In 1942, the Normag modified its tractors to be powered by wood gas; these new models were labelled NG 25. At the end of the war, the factory was largely destroyed. After the war, the company moved from Nordhausen, which was in the Soviet zone, to Zorge, which was in the British zone. Production was soon restarted: the prewar NG 22 was replaced by a new NG 23 model. In 1947, the Norman–Zorge factory (which adopted this name to distinguish itself from the original factory in Nordhausen) started to develop in its branch factory in Hattingen its own engines, which were fitted into the new NG 23 model. Later, Normag designers started working on modernising tractor equipment: they were the first to use pressurised air to improve break functionality.
In 1949, Normag started to produce the NG 15 model and in the following year the NG 35, with power of 33hp. In 1952, Normag was already making six types of tractors with power of 10 to 45hp. In the same year, it introduced the large tractor NG 45, for which Normag was buying engines and other parts from the Henschel company. Two years later, Normag presented to the farming community Kornet I and Kornet II tractors equipped with two-stroke diesel engines of 12 and 16hp, respectively.

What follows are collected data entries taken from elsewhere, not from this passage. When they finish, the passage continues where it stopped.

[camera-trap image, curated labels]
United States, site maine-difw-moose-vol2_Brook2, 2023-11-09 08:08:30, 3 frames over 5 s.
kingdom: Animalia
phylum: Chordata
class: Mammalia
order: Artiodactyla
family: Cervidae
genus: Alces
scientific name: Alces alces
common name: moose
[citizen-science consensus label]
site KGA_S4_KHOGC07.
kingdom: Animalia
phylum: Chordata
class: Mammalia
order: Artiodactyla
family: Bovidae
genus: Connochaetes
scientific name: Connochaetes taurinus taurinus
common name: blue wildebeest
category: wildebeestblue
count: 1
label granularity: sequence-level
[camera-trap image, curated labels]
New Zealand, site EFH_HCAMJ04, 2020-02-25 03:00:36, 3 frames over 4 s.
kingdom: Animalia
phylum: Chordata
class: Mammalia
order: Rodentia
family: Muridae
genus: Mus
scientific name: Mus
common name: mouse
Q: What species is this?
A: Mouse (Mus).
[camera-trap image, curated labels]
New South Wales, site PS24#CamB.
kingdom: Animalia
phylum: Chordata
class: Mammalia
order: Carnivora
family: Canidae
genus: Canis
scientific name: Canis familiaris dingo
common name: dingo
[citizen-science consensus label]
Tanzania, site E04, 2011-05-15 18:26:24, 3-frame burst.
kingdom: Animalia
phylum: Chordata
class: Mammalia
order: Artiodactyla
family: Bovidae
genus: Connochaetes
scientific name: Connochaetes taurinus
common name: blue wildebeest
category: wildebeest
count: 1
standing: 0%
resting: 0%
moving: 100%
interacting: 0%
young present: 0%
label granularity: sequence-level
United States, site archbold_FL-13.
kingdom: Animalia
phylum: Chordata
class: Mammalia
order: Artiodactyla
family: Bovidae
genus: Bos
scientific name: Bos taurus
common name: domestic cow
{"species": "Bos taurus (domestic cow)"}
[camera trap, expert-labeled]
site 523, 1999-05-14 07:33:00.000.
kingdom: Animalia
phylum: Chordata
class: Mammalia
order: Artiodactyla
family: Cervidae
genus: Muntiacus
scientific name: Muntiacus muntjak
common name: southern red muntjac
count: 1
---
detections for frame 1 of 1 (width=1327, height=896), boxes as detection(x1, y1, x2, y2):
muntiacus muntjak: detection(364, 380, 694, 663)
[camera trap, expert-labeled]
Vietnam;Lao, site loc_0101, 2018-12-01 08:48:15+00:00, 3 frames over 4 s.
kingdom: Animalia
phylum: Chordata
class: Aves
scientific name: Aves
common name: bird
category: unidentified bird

In 1955, the Hattingen-based Normag was taken over by Orenstein & Koppel und Lubecker Maschinenbau JSC. This resulted in a much-needed capital boost but at the cost of gradual dampening of the tractor production programme, which was replaced by escalator production. Spare parts for Normag tractors were since 1 January 1958 provided by the Porsche company. Engineer Koenig, the chief tractor designer of Normag tractors took employment with the KHD company, and Normag as a tractor producer had definitively ceased to exist.